● What needs to be done: Rewrite the lines below with each "mask_svg" changed to "outline_svg" and everything else left as it is. Leave the pictures out of your answer.
***
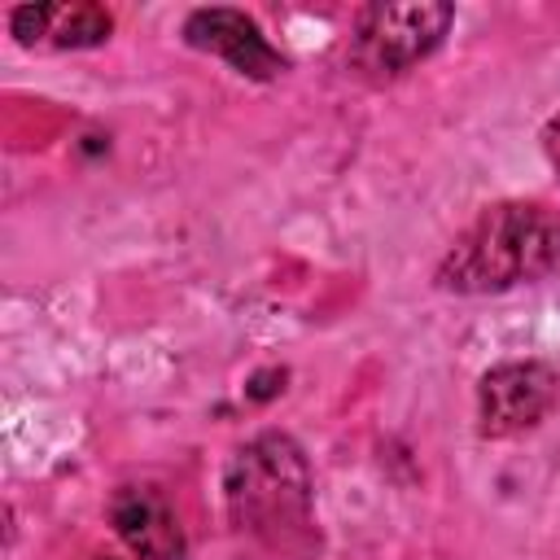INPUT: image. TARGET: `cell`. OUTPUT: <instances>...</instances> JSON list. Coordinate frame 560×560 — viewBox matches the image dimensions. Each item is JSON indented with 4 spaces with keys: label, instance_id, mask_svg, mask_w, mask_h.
<instances>
[{
    "label": "cell",
    "instance_id": "obj_3",
    "mask_svg": "<svg viewBox=\"0 0 560 560\" xmlns=\"http://www.w3.org/2000/svg\"><path fill=\"white\" fill-rule=\"evenodd\" d=\"M455 9L442 0H411V4H368L359 13L350 61L368 79H398L416 61H424L442 35L451 31Z\"/></svg>",
    "mask_w": 560,
    "mask_h": 560
},
{
    "label": "cell",
    "instance_id": "obj_4",
    "mask_svg": "<svg viewBox=\"0 0 560 560\" xmlns=\"http://www.w3.org/2000/svg\"><path fill=\"white\" fill-rule=\"evenodd\" d=\"M556 402V372L538 359L499 363L477 385V429L481 438H516L534 429Z\"/></svg>",
    "mask_w": 560,
    "mask_h": 560
},
{
    "label": "cell",
    "instance_id": "obj_6",
    "mask_svg": "<svg viewBox=\"0 0 560 560\" xmlns=\"http://www.w3.org/2000/svg\"><path fill=\"white\" fill-rule=\"evenodd\" d=\"M109 521L140 560H184L188 551L171 499L153 486H122L109 503Z\"/></svg>",
    "mask_w": 560,
    "mask_h": 560
},
{
    "label": "cell",
    "instance_id": "obj_1",
    "mask_svg": "<svg viewBox=\"0 0 560 560\" xmlns=\"http://www.w3.org/2000/svg\"><path fill=\"white\" fill-rule=\"evenodd\" d=\"M560 262V214L542 201L486 206L438 267L451 293H503L542 280Z\"/></svg>",
    "mask_w": 560,
    "mask_h": 560
},
{
    "label": "cell",
    "instance_id": "obj_5",
    "mask_svg": "<svg viewBox=\"0 0 560 560\" xmlns=\"http://www.w3.org/2000/svg\"><path fill=\"white\" fill-rule=\"evenodd\" d=\"M184 39L201 52L223 57L232 70L249 79H276L284 70V57L267 44L262 26L241 9H192L184 18Z\"/></svg>",
    "mask_w": 560,
    "mask_h": 560
},
{
    "label": "cell",
    "instance_id": "obj_2",
    "mask_svg": "<svg viewBox=\"0 0 560 560\" xmlns=\"http://www.w3.org/2000/svg\"><path fill=\"white\" fill-rule=\"evenodd\" d=\"M228 516L236 529L267 547H293L311 538V468L293 438L262 433L245 442L223 477Z\"/></svg>",
    "mask_w": 560,
    "mask_h": 560
},
{
    "label": "cell",
    "instance_id": "obj_7",
    "mask_svg": "<svg viewBox=\"0 0 560 560\" xmlns=\"http://www.w3.org/2000/svg\"><path fill=\"white\" fill-rule=\"evenodd\" d=\"M9 31L22 48H96L109 39L114 18L92 0H61V4H18L9 13Z\"/></svg>",
    "mask_w": 560,
    "mask_h": 560
},
{
    "label": "cell",
    "instance_id": "obj_8",
    "mask_svg": "<svg viewBox=\"0 0 560 560\" xmlns=\"http://www.w3.org/2000/svg\"><path fill=\"white\" fill-rule=\"evenodd\" d=\"M542 140H547V153H551V162L560 166V118H556V122L542 131Z\"/></svg>",
    "mask_w": 560,
    "mask_h": 560
}]
</instances>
***
● Correct answer:
INPUT: image. TARGET: `cell`. OUTPUT: <instances>...</instances> JSON list. Coordinate frame 560×560 — viewBox matches the image dimensions. Each item is JSON indented with 4 spaces with keys: label, instance_id, outline_svg, mask_w, mask_h.
<instances>
[{
    "label": "cell",
    "instance_id": "obj_3",
    "outline_svg": "<svg viewBox=\"0 0 560 560\" xmlns=\"http://www.w3.org/2000/svg\"><path fill=\"white\" fill-rule=\"evenodd\" d=\"M455 9L442 0H411V4H368L359 13L350 61L368 79H398L416 61H424L442 35L451 31Z\"/></svg>",
    "mask_w": 560,
    "mask_h": 560
},
{
    "label": "cell",
    "instance_id": "obj_4",
    "outline_svg": "<svg viewBox=\"0 0 560 560\" xmlns=\"http://www.w3.org/2000/svg\"><path fill=\"white\" fill-rule=\"evenodd\" d=\"M556 402V372L538 359L499 363L477 385V429L481 438H516L534 429Z\"/></svg>",
    "mask_w": 560,
    "mask_h": 560
},
{
    "label": "cell",
    "instance_id": "obj_6",
    "outline_svg": "<svg viewBox=\"0 0 560 560\" xmlns=\"http://www.w3.org/2000/svg\"><path fill=\"white\" fill-rule=\"evenodd\" d=\"M109 521L140 560H184L188 551L171 499L153 486H122L109 503Z\"/></svg>",
    "mask_w": 560,
    "mask_h": 560
},
{
    "label": "cell",
    "instance_id": "obj_1",
    "outline_svg": "<svg viewBox=\"0 0 560 560\" xmlns=\"http://www.w3.org/2000/svg\"><path fill=\"white\" fill-rule=\"evenodd\" d=\"M560 262V214L542 201L486 206L438 267L451 293H503L542 280Z\"/></svg>",
    "mask_w": 560,
    "mask_h": 560
},
{
    "label": "cell",
    "instance_id": "obj_5",
    "outline_svg": "<svg viewBox=\"0 0 560 560\" xmlns=\"http://www.w3.org/2000/svg\"><path fill=\"white\" fill-rule=\"evenodd\" d=\"M184 39L201 52L223 57L232 70L249 79H276L284 70V57L267 44L262 26L241 9H192L184 18Z\"/></svg>",
    "mask_w": 560,
    "mask_h": 560
},
{
    "label": "cell",
    "instance_id": "obj_2",
    "outline_svg": "<svg viewBox=\"0 0 560 560\" xmlns=\"http://www.w3.org/2000/svg\"><path fill=\"white\" fill-rule=\"evenodd\" d=\"M228 516L236 529L267 547H293L311 538V468L293 438L262 433L245 442L223 477Z\"/></svg>",
    "mask_w": 560,
    "mask_h": 560
},
{
    "label": "cell",
    "instance_id": "obj_7",
    "outline_svg": "<svg viewBox=\"0 0 560 560\" xmlns=\"http://www.w3.org/2000/svg\"><path fill=\"white\" fill-rule=\"evenodd\" d=\"M9 31L22 48H96L109 39L114 18L92 0H61V4H18L9 13Z\"/></svg>",
    "mask_w": 560,
    "mask_h": 560
},
{
    "label": "cell",
    "instance_id": "obj_8",
    "outline_svg": "<svg viewBox=\"0 0 560 560\" xmlns=\"http://www.w3.org/2000/svg\"><path fill=\"white\" fill-rule=\"evenodd\" d=\"M542 140H547V153H551V162L560 166V118H556V122L542 131Z\"/></svg>",
    "mask_w": 560,
    "mask_h": 560
}]
</instances>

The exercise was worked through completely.